[start Data entries]
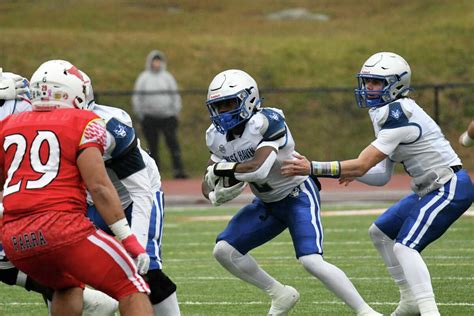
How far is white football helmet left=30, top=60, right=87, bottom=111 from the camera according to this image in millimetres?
5797

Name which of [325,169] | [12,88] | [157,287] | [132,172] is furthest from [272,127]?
[12,88]

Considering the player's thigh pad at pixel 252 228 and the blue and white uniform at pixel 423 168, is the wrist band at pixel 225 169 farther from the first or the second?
the blue and white uniform at pixel 423 168

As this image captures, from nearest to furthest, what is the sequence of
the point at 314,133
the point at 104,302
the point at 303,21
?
the point at 104,302 → the point at 314,133 → the point at 303,21

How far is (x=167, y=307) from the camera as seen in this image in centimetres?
630

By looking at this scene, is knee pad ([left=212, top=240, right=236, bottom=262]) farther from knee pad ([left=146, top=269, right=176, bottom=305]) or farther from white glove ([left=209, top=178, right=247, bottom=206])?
knee pad ([left=146, top=269, right=176, bottom=305])

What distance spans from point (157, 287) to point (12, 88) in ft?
6.01

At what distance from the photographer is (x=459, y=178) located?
7258mm

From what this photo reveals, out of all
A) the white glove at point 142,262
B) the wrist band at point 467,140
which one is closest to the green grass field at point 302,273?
the wrist band at point 467,140

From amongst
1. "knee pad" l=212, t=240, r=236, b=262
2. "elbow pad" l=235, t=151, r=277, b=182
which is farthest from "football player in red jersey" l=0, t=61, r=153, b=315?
"knee pad" l=212, t=240, r=236, b=262

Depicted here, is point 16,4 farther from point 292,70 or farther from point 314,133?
point 314,133

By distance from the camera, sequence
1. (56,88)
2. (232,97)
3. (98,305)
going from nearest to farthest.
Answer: (56,88) < (98,305) < (232,97)

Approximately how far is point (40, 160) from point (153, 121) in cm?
1348

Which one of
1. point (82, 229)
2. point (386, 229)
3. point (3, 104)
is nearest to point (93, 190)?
point (82, 229)

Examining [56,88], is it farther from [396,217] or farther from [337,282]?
[396,217]
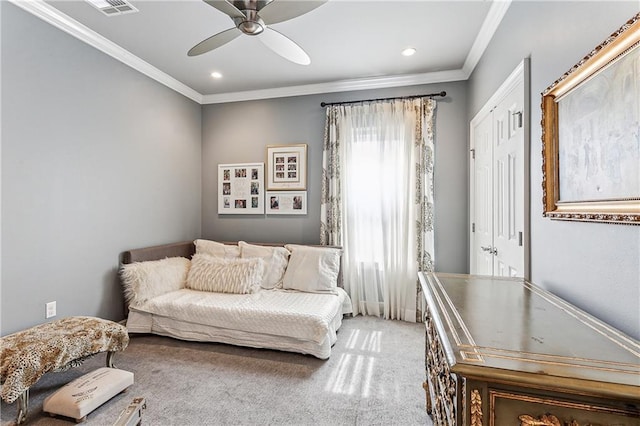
[end Data entries]
Problem description:
Retype every entry above word for word, leaving out the pictures.

Result of the exercise:
How far is white football helmet left=30, top=60, right=87, bottom=111 from the camera according to this image in millimetres?
5797

Name which of [325,169] | [12,88] | [157,287] | [132,172] is furthest from [272,127]?
[12,88]

Considering the player's thigh pad at pixel 252 228 and the blue and white uniform at pixel 423 168, is the wrist band at pixel 225 169 farther from the first or the second?
the blue and white uniform at pixel 423 168

As this image captures, from nearest to furthest, what is the sequence of
the point at 314,133
the point at 104,302
the point at 303,21
?
the point at 104,302 → the point at 314,133 → the point at 303,21

How far is (x=167, y=307) from the camera as seen in this image in centimetres?
630

By looking at this scene, is knee pad ([left=212, top=240, right=236, bottom=262]) farther from knee pad ([left=146, top=269, right=176, bottom=305]) or farther from white glove ([left=209, top=178, right=247, bottom=206])?
knee pad ([left=146, top=269, right=176, bottom=305])

What distance spans from point (157, 287) to point (12, 88) in ft?
6.01

At what distance from the photographer is (x=459, y=178) located?
7258mm

From what this photo reveals, out of all
A) the white glove at point 142,262
B) the wrist band at point 467,140
which one is closest to the green grass field at point 302,273?
the wrist band at point 467,140

From amongst
1. "knee pad" l=212, t=240, r=236, b=262
2. "elbow pad" l=235, t=151, r=277, b=182
which is farthest from "football player in red jersey" l=0, t=61, r=153, b=315?
"knee pad" l=212, t=240, r=236, b=262

Depicted here, is point 16,4 farther from point 292,70 or farther from point 314,133?
point 314,133

By distance from the camera, sequence
1. (56,88)
2. (232,97)
3. (98,305)
going from nearest to farthest.
Answer: (56,88) < (98,305) < (232,97)

Approximately how far is point (40, 160) from point (153, 121) in cm?
1348

Which one of
1. point (82, 229)
2. point (386, 229)
3. point (3, 104)
is nearest to point (93, 190)?
point (82, 229)

Examining [56,88], is it farther from [396,217] or farther from [337,282]?
[396,217]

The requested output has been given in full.